(WHAT YOU SHOULD DO) Before you write out the listing, remove the pictures; everything else stays exactly as it is.

(DATA SECTION)

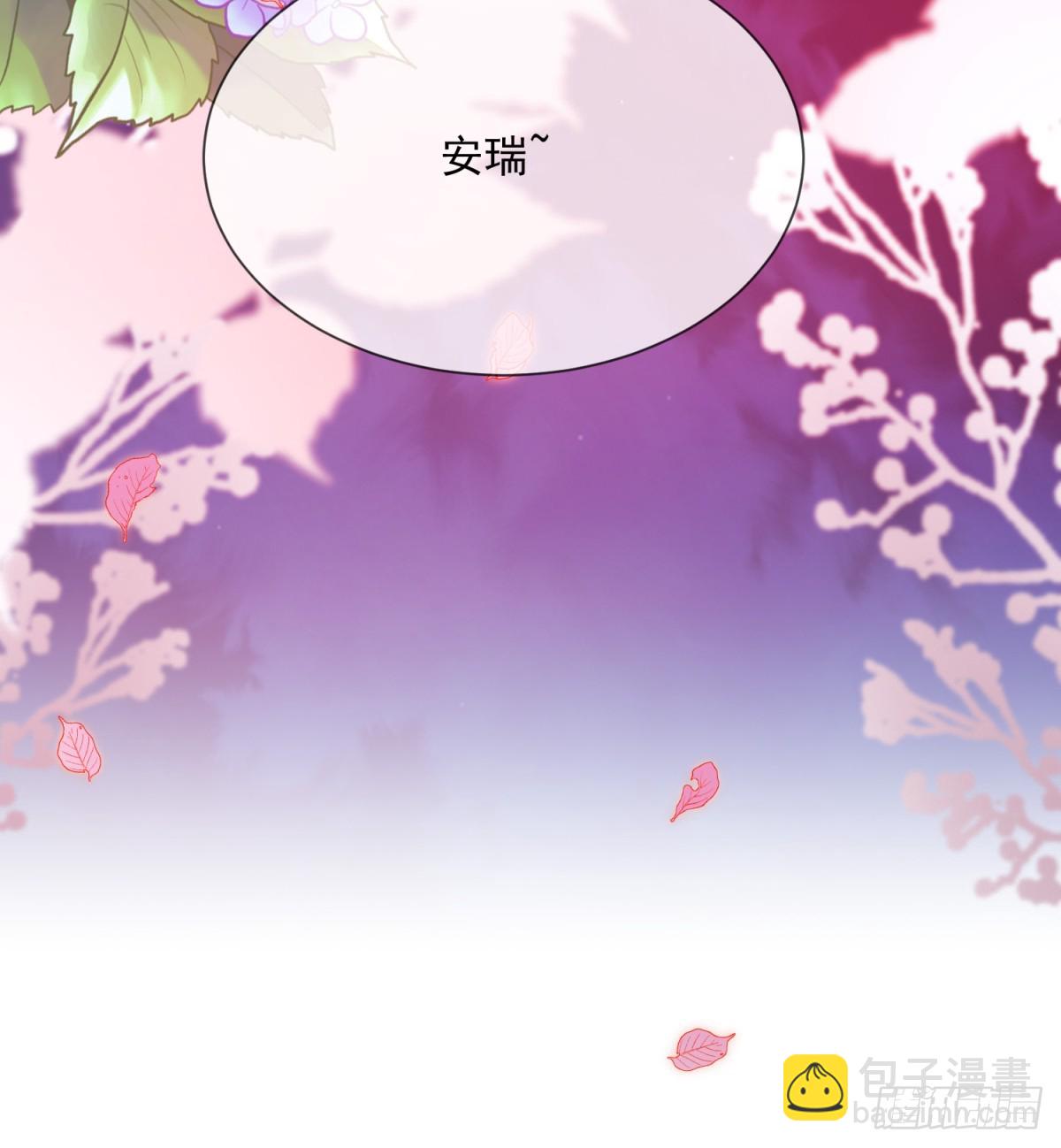 让我们一起沉沦12
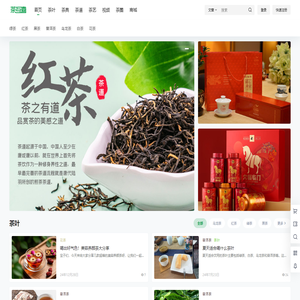 茶互喜 – 专业茶叶,茶具,茶艺,茶道,茶文化知识分享学习平台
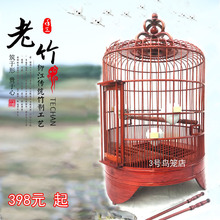 包邮 大型广笼八哥鹩哥四喜笼竹制鸟笼 广式画眉鸟清远笼36大号大码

(OUTPUT FOR THIS TASK)
 让我们一起沉沦12
 茶互喜 – 专业茶叶,茶具,茶艺,茶道,茶文化知识分享学习平台
 包邮 大型广笼八哥鹩哥四喜笼竹制鸟笼 广式画眉鸟清远笼36大号大码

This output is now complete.